Task item:
Restate all data exactly. No images.

Input data:
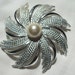 Vintage Sarah Cov silver tone pinwheel brooch with faux pearl center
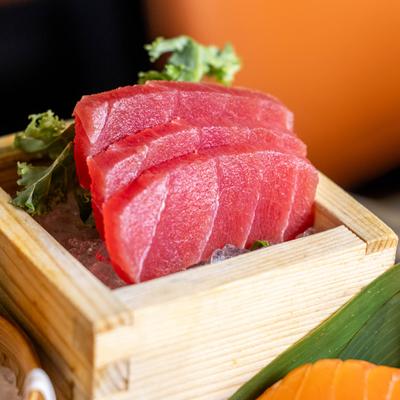 Sashimi Platter featuring fresh tuna served in a traditional wooden box.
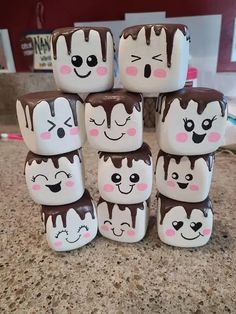 chocolate covered marshmallows with faces on them sitting on top of a counter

Result:
 Vintage Sarah Cov silver tone pinwheel brooch with faux pearl center
 Sashimi Platter featuring fresh tuna served in a traditional wooden box.
 chocolate covered marshmallows with faces on them sitting on top of a counter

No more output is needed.